Detailed Description
Reference will now be made in detail to embodiments of the present application, examples of which are illustrated in the accompanying drawings, wherein like or similar reference numerals refer to the same or similar elements or elements having the same or similar function throughout. The embodiments described below with reference to the drawings are exemplary and intended to be used for explaining the present application and should not be construed as limiting the present application.
The definitions and related terms in this application are first introduced.
Bit segment:
the bit segment is a part of a certain number in binary representation, for example, the 2 nd to 4 th bits of the binary number 101011 are a bit segment of the number.
The bit segments are denoted below using the notation:
a[p:q]
where a is a certain number, p is the lowest index of the bit segment, q is the highest index of the bit segment, the indices starting from 0, 0 representing the lowest bit.

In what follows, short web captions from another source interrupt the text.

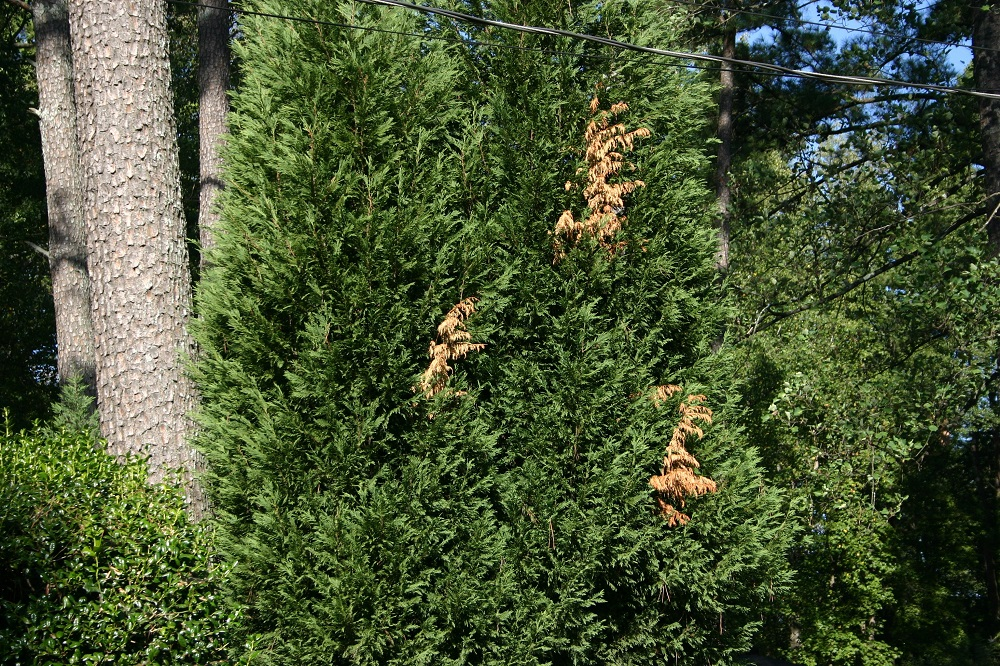Leyland Cypress Limited Lifespan Drought Damage Walter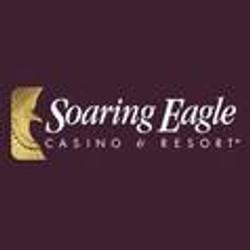 soaring-eagle.jpg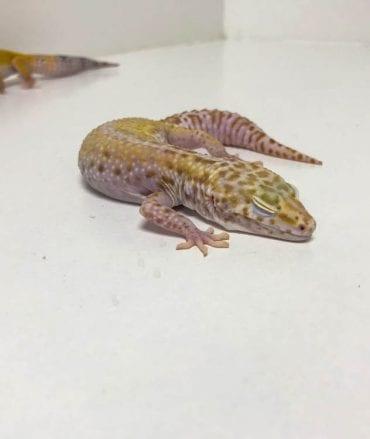 Female Snow Albino Leopard Gecko CB18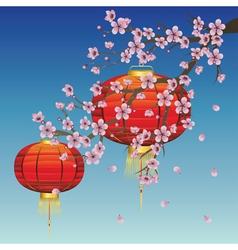 Chinese lantern with sakura branch vector
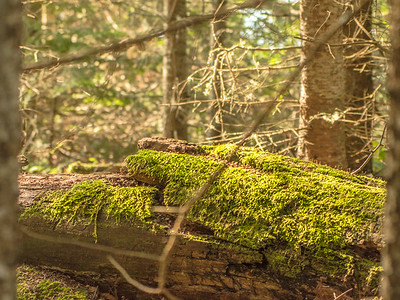 Moss Covers Tree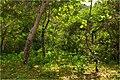 Abandoned campsite - panoramio.jpg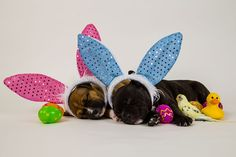 Happy Easter from Katniss, Buddy & Sunshine #pets #puppies #birds #photography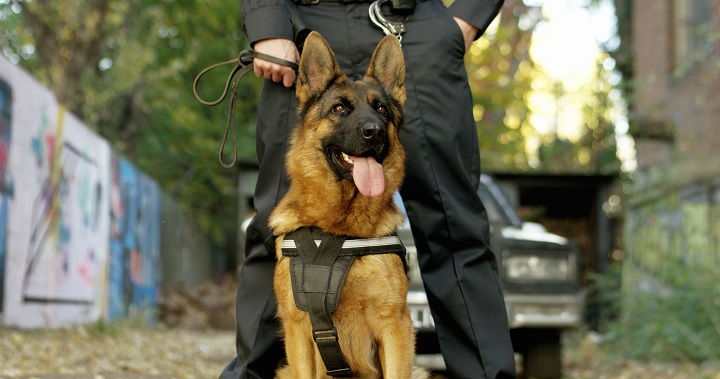 Police-officer-with-his-german-shepherd-dog-patrol-car-in-the-background
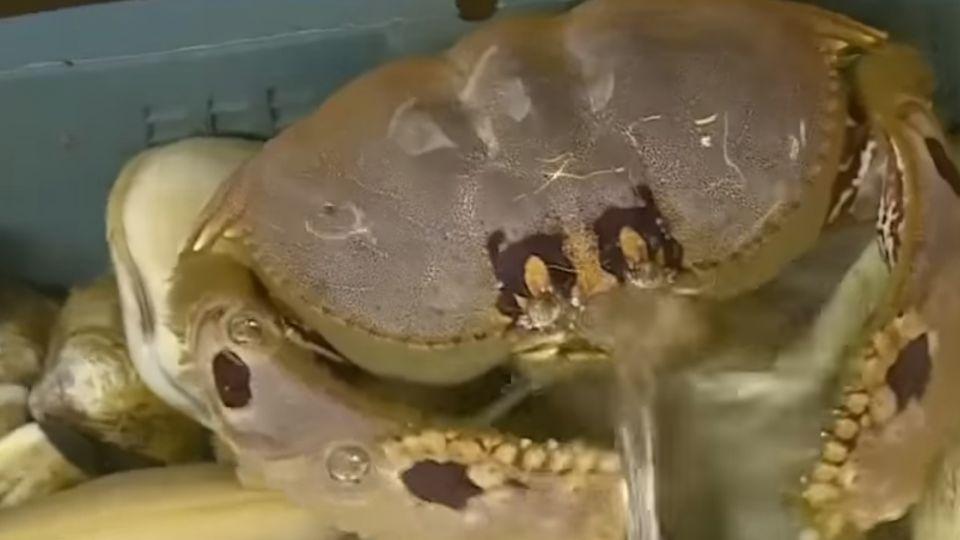 螃蟹產季到!花蟹、三點蟹、麵包蟹價差大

For example:
a[0:3]
a bit segment consisting of 0 rd bit to 3 rd bit of binary system representing the digit a, the width of the bit segment being 4
And (3) transverse reduction:
the transverse reduction refers to the following calculation process:
Figure BDA0003161252870000041
wherein G is the output of the calculation process, and the type is an elliptic curve point; b isiIs the input to the calculation process, each BiThe types of the points are all elliptic curve points, and the total number is 2ζ-1; ζ is the bit segment width, a constant parameter of the calculation process, often taken as 4.
Longitudinal reduction:
longitudinal reduction refers to the following calculation process:
Figure BDA0003161252870000042
wherein Q is the output of the calculation process, the type being an elliptic curve point; giIs the input to the calculation process, each GiThe types of the points are all elliptic curve points, and the total number is
Figure BDA0003161252870000043
λ is the coefficient field binary bit width, and is input dependent, with common values being 256, 384, 512, etc.; ζ is the bit segment width, a constant parameter of the calculation process, often taken as 4.
And (4) round:
the round is a certain cycle in an outer cycle of the algorithm, specifically, the algorithm comprises two layers of the outer cycle and an inner cycle, the outer cycle needs to read in M elliptic curve points and M coefficients each time, and M is usually 1K. The round refers to a certain time in the process of the loop iteration.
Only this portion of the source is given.